1/x+1/y=4, and y(5)=5/19. Find y'(5) by implicit differentiation.

Question

anonymous · Answer

Differentiating implicitly w.r.t. x we get:
$$-1/(x^2) + -1/(y^2)*(dy/dx)=0$$

Rearranging:
$$dy/dx = -y^2/x^2$$

So dy/dx evaulated at x=5 is -y(5)^2/25 = -1/(19^2) = -1/361

anonymous · Answer

Why isn't it -1/(x^2)+y'/(y^2)=0?

anonymous · Answer

OK differentiating the 1/y term we have:
$$(d/dx)1/y = (d/dx)y^{-1} = -1y^{-2}*(dy/dx)$$

as I originally posted.  Your sign is wrong.

anonymous · Answer

What I mean is, why aren't you treating y as a function in this case?
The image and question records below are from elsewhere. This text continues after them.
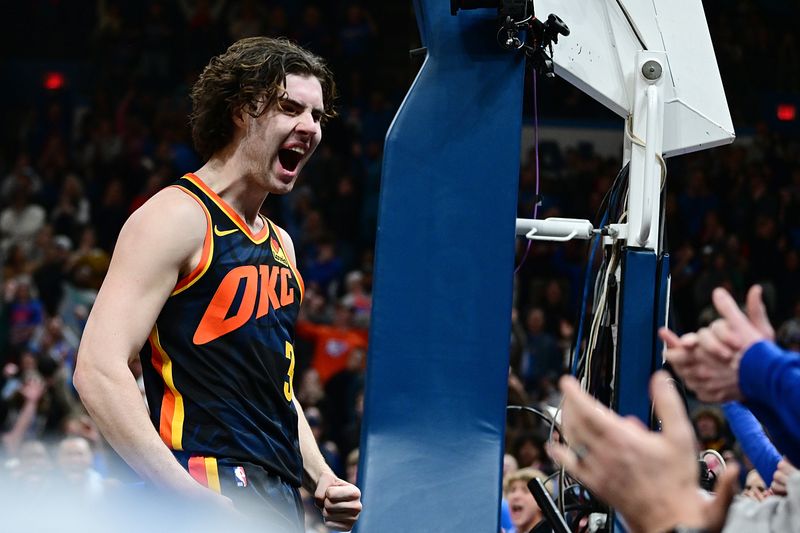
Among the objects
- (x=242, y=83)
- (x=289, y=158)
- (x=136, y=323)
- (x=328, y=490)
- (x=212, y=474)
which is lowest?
(x=328, y=490)

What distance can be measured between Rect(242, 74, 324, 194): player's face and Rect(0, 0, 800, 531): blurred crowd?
427cm

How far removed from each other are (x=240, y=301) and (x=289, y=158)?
480mm

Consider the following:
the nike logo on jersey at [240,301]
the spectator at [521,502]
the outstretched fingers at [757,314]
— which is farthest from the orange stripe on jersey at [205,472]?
the spectator at [521,502]

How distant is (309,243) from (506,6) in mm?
8429

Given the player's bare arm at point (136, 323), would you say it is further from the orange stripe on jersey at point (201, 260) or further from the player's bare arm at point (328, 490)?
the player's bare arm at point (328, 490)

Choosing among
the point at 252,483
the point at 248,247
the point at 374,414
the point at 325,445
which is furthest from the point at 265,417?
the point at 325,445

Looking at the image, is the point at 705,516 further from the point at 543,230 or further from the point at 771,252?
the point at 771,252

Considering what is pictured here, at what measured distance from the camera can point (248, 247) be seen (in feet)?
10.4

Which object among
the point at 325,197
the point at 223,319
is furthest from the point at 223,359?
the point at 325,197

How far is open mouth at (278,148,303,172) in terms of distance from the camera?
329 cm

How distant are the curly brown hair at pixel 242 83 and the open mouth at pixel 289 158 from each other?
13 centimetres

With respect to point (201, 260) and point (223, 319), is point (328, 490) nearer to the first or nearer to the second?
point (223, 319)

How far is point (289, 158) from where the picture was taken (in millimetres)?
3311

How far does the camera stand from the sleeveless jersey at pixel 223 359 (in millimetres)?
2965
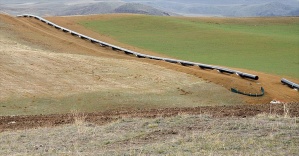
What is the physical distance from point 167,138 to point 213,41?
130 feet

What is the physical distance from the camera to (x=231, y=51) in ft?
151

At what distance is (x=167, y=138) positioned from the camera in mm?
12594

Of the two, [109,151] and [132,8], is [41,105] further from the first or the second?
[132,8]

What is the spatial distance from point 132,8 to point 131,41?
150820 millimetres

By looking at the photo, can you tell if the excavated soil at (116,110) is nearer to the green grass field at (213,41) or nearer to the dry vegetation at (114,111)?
the dry vegetation at (114,111)

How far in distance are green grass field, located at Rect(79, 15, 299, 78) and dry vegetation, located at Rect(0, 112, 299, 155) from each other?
2093cm

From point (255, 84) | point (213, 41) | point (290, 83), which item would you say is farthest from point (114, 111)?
point (213, 41)

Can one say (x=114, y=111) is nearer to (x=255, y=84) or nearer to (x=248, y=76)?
(x=255, y=84)

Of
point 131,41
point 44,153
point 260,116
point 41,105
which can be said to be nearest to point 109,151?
point 44,153

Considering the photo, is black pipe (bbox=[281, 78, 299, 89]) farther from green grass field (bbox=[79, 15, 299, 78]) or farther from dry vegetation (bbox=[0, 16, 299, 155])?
green grass field (bbox=[79, 15, 299, 78])

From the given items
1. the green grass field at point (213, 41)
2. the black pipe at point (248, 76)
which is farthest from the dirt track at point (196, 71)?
the green grass field at point (213, 41)

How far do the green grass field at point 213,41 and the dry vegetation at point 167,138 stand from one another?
68.7 ft

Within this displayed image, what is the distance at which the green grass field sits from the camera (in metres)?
40.2

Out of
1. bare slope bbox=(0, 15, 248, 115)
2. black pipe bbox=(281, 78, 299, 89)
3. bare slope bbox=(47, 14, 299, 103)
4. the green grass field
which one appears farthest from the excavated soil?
the green grass field
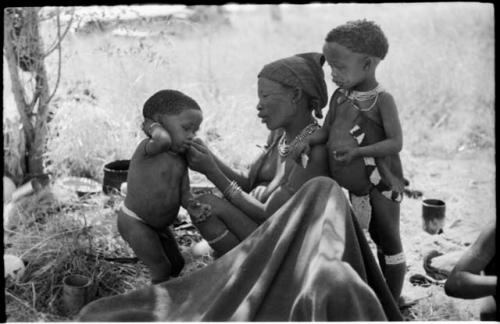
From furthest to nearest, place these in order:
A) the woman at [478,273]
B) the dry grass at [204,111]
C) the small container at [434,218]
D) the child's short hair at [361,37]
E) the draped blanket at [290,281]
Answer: the small container at [434,218] → the dry grass at [204,111] → the child's short hair at [361,37] → the woman at [478,273] → the draped blanket at [290,281]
Or are you notating that by saying it needs to multiply (dy/dx)?

anonymous · Answer

We are treating it as a function; we use the following rule:
$$(d/dx)f(y(x)) = (d/dy)f(y)*(dy/dx)$$ for an arbitary function f

I suggest you read an introductory text to differentiation if you do not understand.  this *is* implicit differentiation.